Rick wrote:
> On Sat, 20 Oct 2007 15:49:28 +0000, Linonut wrote:
>
>> October 19, 2007 8:42 AM PDT
>> More states join call for extra Microsoft policing Posted by Anne
>> Broache
>>
>> Updated at 4:00 p.m. PDT: In something of a surprise move, four state
>> attorneys general who previously praised the effectiveness of
>> Microsoft's antitrust settlement with the feds said they're not ready
>> to see five years of oversight wind down just yet.
>>
>> In a nine-page court filing with U.S. District Judge Colleen
>> Kollar-Kotelly on Thursday, officials in New York, Maryland,
>> Louisiana and Florida said they were joining a group of six states,
>> led by California and the District of Columbia, in calling for
>> dragging out oversight on Redmond until 2012.
>>
>> Also mentions some Microsoft Ass-Dragging:
>>
>> At issue is a 2002 consent decree with the Bush administration, most
>> of which is scheduled to expire next month. One small portion,
>> related to a communications protocol licensing program that has
>> encountered numerous delays since its inception, has already been
>> extended through November 2009.
>>
>> This is funny:
>>
>> The latest filing discusses what the attorneys general call the
>> "indisputably resilient" monopoly that Microsoft holds in the
>> operating system realm. They say they are "mindful" that Windows'
>> approximately 90 percent market share in client operating systems is
>> not the only test for how successful the antitrust agreement has
>> been. But, they add, "the absence of meaningful erosion in Windows'
>> market share is still problematic for the public interest."
>>
>> Because of those concerns and Microsoft's "well-known difficulties"
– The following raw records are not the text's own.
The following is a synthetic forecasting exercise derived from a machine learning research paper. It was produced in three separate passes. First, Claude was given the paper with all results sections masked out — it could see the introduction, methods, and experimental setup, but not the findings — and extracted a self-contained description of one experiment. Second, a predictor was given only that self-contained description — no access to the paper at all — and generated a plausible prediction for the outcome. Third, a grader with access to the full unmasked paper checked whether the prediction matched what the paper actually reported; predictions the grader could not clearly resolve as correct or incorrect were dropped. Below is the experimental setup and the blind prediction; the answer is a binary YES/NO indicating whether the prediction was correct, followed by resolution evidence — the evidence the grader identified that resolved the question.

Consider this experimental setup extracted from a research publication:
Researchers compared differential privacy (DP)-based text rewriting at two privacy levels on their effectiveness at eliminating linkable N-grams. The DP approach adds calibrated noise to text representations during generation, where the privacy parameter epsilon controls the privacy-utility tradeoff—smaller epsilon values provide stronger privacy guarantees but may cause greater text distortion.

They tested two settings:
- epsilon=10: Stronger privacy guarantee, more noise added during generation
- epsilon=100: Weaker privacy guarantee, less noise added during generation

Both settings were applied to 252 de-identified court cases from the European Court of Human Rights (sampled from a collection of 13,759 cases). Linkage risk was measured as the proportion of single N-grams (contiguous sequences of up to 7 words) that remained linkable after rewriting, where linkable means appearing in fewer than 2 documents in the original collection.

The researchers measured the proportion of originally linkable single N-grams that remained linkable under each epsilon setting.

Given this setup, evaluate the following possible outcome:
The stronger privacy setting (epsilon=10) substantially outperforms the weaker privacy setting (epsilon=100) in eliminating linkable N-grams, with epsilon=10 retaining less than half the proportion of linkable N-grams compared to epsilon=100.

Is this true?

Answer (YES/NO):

>> in complying with other portions of the consent decree, specifically
>> a server protocol licensing section, it's appropriate for the
>> oversight period to cover a full decade, as is typical of antitrust
>> consent decrees, the New York group argues.
>>
>> I wonder if there's a patent on Microsoft ass-dragging?
>>
>> Or maybe it has already been patent by the Bush-driven Justice
>> Department.
>>
>> I find it very strange that the vast majority just don't seem to care
>> about a desktop-computing monopoly, even in the face of extraordinarily
>> shoddy products.
>
> The great majority has nothing to compare. They generally buy the
> cheapest, as opposed to least expensive, alternatives, and they want what
> everyone else has.
>
> The only way to stop Microsoft is to break it up. Applications go one
> way, operating system goes the other. And it might not be a bad idea to
> compel them to use formats like ODF (properly) as their default format
> for a while.
I think any future monopolies and anti-trust investigations should
look at adverse effects of buying up small companies by big monopolies.
In the software technology sector, the end result is usually less choice.
Big companies force on to little companies the dogma of producing
for only one platform after they have been taken over that then
reduces consumer choices. While consolidation like this happens all
the time, its unacceptable that it has to happen through monopoly
acquisitions to extend a monopoly. If a monopoly wants to extend
itself, it should do so by opening more offices and writing competing
code while the smaller companies produce more cutting edge products
and for more operating systems to collect more revenue.